▶ _Document excerpt_

When I first got the e-mail link to the game, I was so excited I fired up my computer and tried to start the download, despite the fact that it was 11pm and I had to go to work the next day.  After a bit of frustration trying to log in properly to download the file, I finally was able to do it.  The initial download file is small and came across quickly.

I clicked on the icon, and watched in horror as my download speed appeared.  It was downloading occasionally at up to 100k/s, but this came in bursts, and would on the next burst drop to 0, or go back up to only 40, and so on.  After trying for a few minutes, I shut my computer off and went to bed.

The next day before I went to work, I fired it up and left it sitting all day. Download speeds appeared to be as bad as before.  Until I got everything downloaded and got into game, they remained that way.  However, to Adventurine's credit, patching speeds have improved significantly since then - my last patch downloaded at around 800k/s.

First Impressions

The game loading screen and such have fairly bad graphics, reminiscent of something from the days of Wolfenstein 3D or Doom.  This concerned me unnecessarily, so I hope they'll work a bit on improving these.  Once I finally got into the game, I thought the graphics looked a bit hokey as well - buildings had sharp black lines to tell you exactly where they were, ledges had the same.  And then there was the difficulty of learning the UI (which is why I wrote my other lengthy post about it) and trying to figure out what I should be doing.  There is absolutely nothing, at least in beta, to helpfully tell me "hey, come speak to me."

There was a NPC character standing fairly close to where I spawned, and since this was the only character around, it seemed like the one I should talk to.  I walked up and tried clicking and such, but because I didn't understand the UI, I failed miserably in my attempts at communication and walked away.

At this point, I started to become a little depressed about the game.

▶ _Raw data_
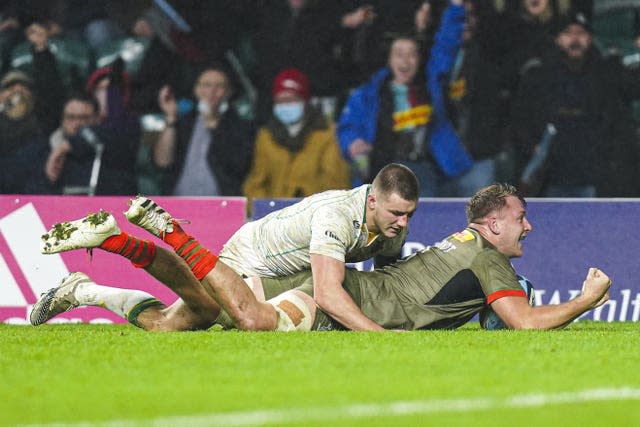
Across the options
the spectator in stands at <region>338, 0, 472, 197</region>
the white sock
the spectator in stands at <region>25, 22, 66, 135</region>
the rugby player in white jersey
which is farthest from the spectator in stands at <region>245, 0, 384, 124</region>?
the white sock

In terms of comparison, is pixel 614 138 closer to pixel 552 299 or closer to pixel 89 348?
pixel 552 299

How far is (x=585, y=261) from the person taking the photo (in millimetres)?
10438

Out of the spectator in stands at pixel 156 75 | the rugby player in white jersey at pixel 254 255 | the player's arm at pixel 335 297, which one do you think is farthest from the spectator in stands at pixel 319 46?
the player's arm at pixel 335 297

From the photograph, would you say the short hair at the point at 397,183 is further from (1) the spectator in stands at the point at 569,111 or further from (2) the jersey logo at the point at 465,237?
(1) the spectator in stands at the point at 569,111

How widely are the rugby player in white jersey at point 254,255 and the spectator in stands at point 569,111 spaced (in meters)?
4.70

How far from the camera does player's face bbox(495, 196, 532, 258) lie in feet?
27.6

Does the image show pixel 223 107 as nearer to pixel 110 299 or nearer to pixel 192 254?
pixel 110 299

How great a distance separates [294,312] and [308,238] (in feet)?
1.74

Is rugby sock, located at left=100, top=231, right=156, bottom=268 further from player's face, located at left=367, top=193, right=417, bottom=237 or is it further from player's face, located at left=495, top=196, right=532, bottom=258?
player's face, located at left=495, top=196, right=532, bottom=258

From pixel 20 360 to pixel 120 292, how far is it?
7.71ft

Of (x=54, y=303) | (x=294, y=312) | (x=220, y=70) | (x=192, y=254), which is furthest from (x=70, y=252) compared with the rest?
(x=220, y=70)

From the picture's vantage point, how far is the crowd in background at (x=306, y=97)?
13.2m

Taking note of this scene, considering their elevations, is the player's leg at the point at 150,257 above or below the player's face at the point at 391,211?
below

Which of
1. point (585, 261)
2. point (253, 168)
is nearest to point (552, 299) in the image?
point (585, 261)
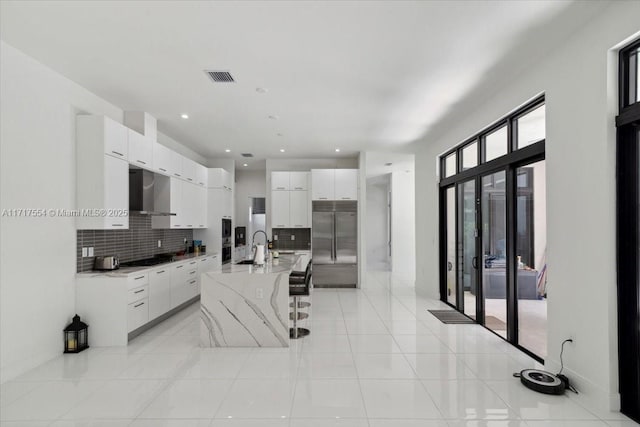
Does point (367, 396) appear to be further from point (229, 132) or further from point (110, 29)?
point (229, 132)

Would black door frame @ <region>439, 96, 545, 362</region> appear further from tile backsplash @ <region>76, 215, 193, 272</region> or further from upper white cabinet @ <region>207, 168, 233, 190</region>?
tile backsplash @ <region>76, 215, 193, 272</region>

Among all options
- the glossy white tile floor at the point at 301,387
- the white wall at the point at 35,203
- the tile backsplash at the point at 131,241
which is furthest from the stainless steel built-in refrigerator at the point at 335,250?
the white wall at the point at 35,203

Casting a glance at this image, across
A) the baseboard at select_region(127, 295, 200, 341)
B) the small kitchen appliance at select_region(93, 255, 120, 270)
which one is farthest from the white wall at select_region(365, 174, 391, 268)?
the small kitchen appliance at select_region(93, 255, 120, 270)

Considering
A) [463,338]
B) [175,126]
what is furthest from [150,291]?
[463,338]

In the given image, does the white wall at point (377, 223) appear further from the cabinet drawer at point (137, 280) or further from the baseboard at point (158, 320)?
the cabinet drawer at point (137, 280)

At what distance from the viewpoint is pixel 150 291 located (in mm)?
4723

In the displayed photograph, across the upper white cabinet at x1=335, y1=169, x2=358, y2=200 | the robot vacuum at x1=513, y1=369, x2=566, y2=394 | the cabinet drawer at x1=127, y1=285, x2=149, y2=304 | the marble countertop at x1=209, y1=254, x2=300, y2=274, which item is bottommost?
the robot vacuum at x1=513, y1=369, x2=566, y2=394

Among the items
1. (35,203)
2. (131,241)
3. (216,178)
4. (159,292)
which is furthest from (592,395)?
(216,178)

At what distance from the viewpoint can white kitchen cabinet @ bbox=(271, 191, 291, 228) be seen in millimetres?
8289

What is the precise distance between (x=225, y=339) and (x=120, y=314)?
48.9 inches

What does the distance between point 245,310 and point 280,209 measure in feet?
14.1

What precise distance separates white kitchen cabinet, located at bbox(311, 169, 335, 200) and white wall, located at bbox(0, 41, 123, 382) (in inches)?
190

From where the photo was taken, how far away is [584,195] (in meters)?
2.92

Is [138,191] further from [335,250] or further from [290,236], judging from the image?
[335,250]
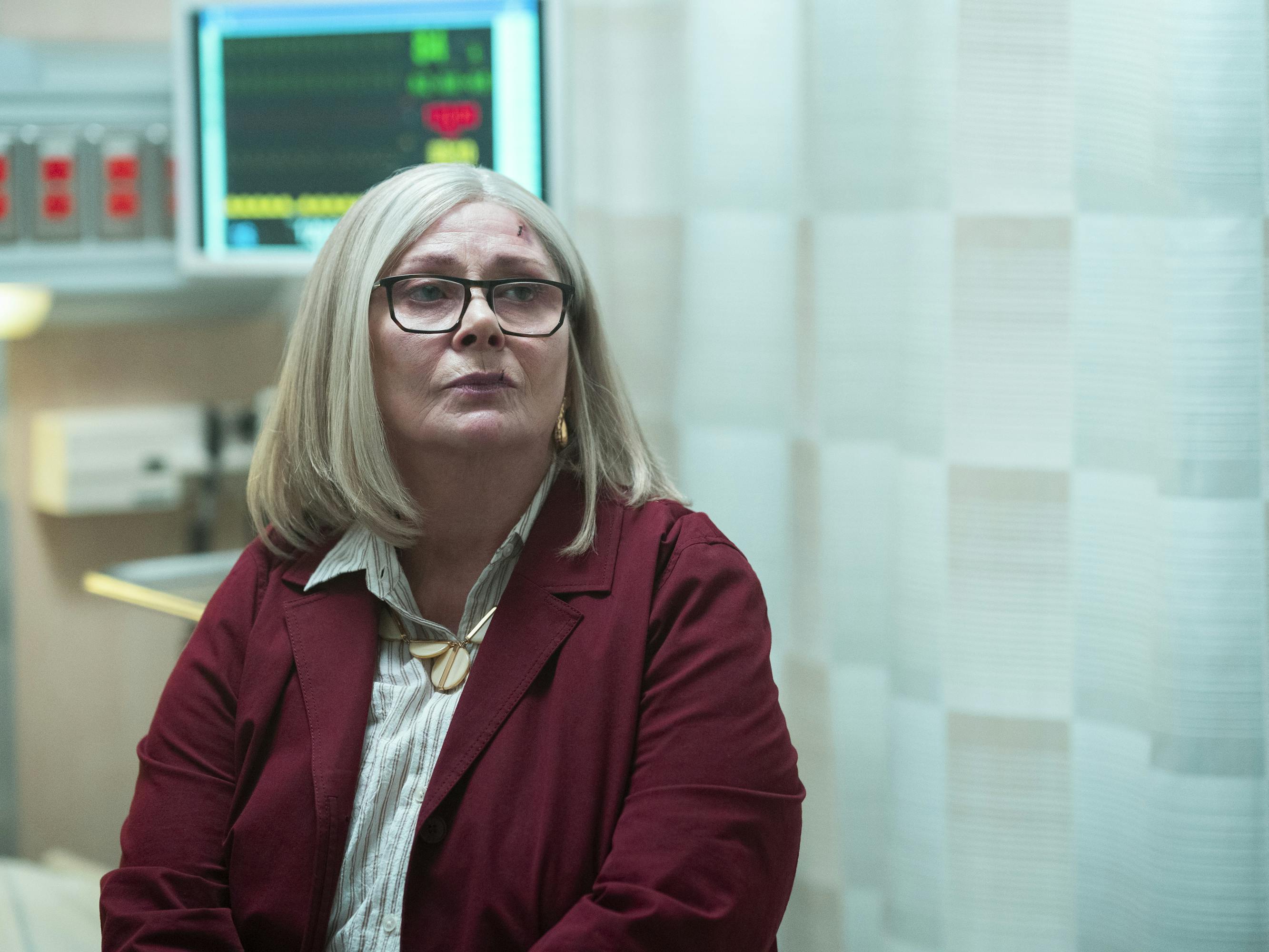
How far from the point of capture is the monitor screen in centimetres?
173

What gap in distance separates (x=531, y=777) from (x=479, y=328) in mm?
428

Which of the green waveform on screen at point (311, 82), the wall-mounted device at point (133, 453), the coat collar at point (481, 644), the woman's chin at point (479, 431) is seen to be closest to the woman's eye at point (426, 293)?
the woman's chin at point (479, 431)

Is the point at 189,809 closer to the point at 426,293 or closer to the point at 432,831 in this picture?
the point at 432,831

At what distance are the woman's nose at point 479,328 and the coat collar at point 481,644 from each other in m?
0.19

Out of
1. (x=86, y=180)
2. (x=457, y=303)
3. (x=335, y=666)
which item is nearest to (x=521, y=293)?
(x=457, y=303)

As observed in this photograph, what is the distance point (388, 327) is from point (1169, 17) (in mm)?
844

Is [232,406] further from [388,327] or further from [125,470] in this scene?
[388,327]

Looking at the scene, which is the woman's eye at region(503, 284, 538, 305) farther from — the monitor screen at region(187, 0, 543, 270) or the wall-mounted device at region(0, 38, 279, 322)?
the wall-mounted device at region(0, 38, 279, 322)

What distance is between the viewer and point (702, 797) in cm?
100

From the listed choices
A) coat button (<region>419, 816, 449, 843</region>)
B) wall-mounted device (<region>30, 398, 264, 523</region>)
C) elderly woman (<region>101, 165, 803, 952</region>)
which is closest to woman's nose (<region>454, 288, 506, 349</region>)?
elderly woman (<region>101, 165, 803, 952</region>)

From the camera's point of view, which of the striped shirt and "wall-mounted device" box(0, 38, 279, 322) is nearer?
the striped shirt

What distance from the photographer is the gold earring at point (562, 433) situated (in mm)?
1253

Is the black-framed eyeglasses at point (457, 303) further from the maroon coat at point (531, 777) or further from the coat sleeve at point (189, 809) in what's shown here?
the coat sleeve at point (189, 809)

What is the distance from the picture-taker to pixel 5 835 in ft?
7.08
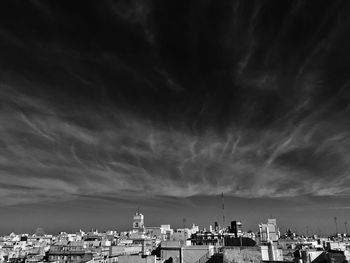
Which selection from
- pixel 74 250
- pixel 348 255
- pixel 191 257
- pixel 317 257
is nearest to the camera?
pixel 348 255

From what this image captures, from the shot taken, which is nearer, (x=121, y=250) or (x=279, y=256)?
(x=279, y=256)

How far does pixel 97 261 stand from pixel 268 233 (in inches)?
3653

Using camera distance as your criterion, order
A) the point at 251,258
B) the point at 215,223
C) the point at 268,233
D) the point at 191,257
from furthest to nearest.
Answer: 1. the point at 215,223
2. the point at 268,233
3. the point at 191,257
4. the point at 251,258

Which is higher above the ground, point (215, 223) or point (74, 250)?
point (215, 223)

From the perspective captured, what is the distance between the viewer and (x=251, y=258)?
31.5 m

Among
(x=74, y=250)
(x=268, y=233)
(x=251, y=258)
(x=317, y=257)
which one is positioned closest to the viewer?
(x=251, y=258)

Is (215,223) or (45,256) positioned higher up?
(215,223)

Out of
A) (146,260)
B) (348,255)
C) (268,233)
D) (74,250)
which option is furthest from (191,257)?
(268,233)

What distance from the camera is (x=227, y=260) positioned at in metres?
32.4

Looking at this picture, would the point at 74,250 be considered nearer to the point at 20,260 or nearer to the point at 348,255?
the point at 20,260

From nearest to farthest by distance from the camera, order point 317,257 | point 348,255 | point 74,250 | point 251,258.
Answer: point 251,258 < point 348,255 < point 317,257 < point 74,250

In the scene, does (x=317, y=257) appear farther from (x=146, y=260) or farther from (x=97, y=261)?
(x=97, y=261)

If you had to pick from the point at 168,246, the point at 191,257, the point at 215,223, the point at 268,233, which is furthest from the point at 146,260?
the point at 215,223

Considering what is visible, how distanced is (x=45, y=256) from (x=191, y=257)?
45.4 meters
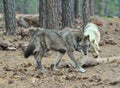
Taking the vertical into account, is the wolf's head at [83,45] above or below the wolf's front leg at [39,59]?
above

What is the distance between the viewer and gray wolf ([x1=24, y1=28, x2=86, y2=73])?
30.7 feet

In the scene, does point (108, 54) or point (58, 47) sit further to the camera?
point (108, 54)

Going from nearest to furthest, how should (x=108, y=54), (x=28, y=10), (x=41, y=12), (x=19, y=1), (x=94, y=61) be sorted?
(x=94, y=61) → (x=108, y=54) → (x=41, y=12) → (x=19, y=1) → (x=28, y=10)

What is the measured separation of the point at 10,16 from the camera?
1638 centimetres

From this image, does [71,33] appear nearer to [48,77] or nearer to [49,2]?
[48,77]

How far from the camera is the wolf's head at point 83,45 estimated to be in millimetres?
9321

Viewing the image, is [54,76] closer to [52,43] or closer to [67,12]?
→ [52,43]

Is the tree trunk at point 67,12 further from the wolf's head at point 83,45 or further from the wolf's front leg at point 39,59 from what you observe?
the wolf's front leg at point 39,59

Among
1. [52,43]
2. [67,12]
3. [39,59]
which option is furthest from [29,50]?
[67,12]

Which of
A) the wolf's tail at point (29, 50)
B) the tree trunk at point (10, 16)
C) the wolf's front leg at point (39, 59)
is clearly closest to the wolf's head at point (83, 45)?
the wolf's front leg at point (39, 59)

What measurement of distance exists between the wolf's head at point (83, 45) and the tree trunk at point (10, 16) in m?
7.43

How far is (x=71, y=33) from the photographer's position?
31.3ft

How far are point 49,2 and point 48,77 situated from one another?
5.17 m

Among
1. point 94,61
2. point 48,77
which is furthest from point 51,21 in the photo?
point 48,77
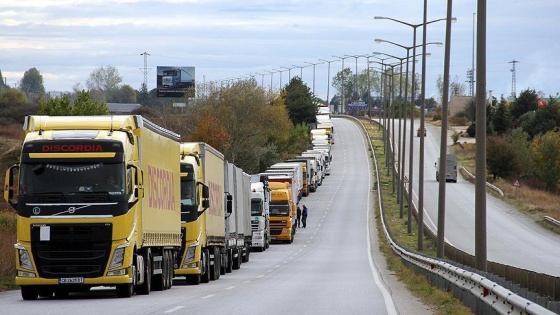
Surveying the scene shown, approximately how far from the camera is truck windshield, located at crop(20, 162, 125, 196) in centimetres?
2394

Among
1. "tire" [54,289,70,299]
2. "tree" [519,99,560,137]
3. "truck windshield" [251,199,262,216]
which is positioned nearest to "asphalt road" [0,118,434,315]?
"tire" [54,289,70,299]

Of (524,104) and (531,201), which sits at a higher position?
(524,104)

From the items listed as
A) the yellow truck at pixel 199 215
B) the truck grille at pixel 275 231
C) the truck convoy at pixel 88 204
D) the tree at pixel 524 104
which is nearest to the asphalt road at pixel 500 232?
the truck grille at pixel 275 231

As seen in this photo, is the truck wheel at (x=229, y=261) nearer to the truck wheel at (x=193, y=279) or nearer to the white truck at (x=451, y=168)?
the truck wheel at (x=193, y=279)

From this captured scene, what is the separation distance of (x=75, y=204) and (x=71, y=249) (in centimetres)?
91

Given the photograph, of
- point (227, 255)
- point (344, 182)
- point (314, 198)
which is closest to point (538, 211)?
point (314, 198)

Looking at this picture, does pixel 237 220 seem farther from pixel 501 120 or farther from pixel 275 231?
pixel 501 120

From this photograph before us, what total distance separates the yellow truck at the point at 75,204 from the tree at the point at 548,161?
103313 millimetres

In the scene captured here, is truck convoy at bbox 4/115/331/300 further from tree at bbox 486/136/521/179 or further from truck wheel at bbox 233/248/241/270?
tree at bbox 486/136/521/179

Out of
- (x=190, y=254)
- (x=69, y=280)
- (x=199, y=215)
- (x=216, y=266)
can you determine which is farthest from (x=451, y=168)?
(x=69, y=280)

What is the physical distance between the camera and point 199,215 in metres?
34.1

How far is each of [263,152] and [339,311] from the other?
369 ft

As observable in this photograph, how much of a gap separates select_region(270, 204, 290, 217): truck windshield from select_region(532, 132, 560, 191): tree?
56.0m

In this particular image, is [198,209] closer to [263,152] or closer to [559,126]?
[263,152]
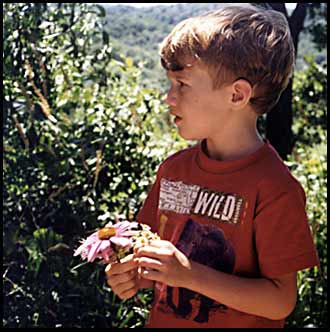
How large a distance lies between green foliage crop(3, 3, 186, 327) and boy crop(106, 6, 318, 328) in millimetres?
1170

▶ _Task list_
• a. Rewrite the entries from the line containing "In this particular" down through the end of the entries, with "closer" replaced by "nearer" and everything else left unchanged. Leave the pictures out.
• b. Continue the review of the game's beta from the point where it stops.

▶ _Exercise answers_
• a.
In this particular image, is [198,209] nearer to [263,152] or nearer to [559,126]?
[263,152]
How large a distance lies between green foliage crop(3, 3, 186, 327) and boy crop(106, 6, 318, 328) in millimetres?
1170

• b.
But I persisted, exploring to the west a bit (I started in the western-most Elven city), and after seeing several more NPCs, I realized that only my lack of knowledge had prevented me from successfully speaking, and I went back to the beginning.  Now I was able to communicate and accept two quests.  Yes, just as I thought, the NPC closest to your spawn is the one who is designed to help you get your start in the world.

It was about this point that I decided to run in windowed mode instead of full screen, and it made a huge difference.  The big black lines I had seen earlier, that made everything look hokey, are simply not noticeable in a tighter resolution.  On release, I'll play as high resolution as my computer will let me, as a result.

So my first impressions were that the UI is not user-friendly (it's not) and that the graphics sucked, but the first I found I could learn my way past, and the second really started seeming more natural as I went through the game (additionally, because of the fairly natural passage of daytime and nighttime, the graphics started looking even cooler as time progressed).

What's good about the game

There's a lot to say for the game in terms of what's good, the first and foremost being that it really is your own skill that determines whether you live or die - more or less.  I'll get into the bad parts of this later, but the good news is that if you're willing to apply yourself, it'll be much more up to you, and much less up to how buffed your character is with equipment and skill points, that determines whether you'll rock.

The graphics really do grow on you, and now I look at them and think they're amazing. 

If you're into these sorts of things, city building and crafting are very important to game play and great if you're the kind of player who can't get equipment any other way. 

You can hear enemies long before you see them, usually - this means that you can often sneak up on someone, or at the very least avoid them more easily. 

What's bad about the game

While skill is the largest factor in determining your success, there are little things that you may simply not know, things like the reach of your weapon, that have a very large impact into how well you do.  Those who were in the beta longer and studied them more intently completely owned me everywhere I went.  This caused a problem in that I simply didn't have a desire to go out and get beaten down every time I spawned.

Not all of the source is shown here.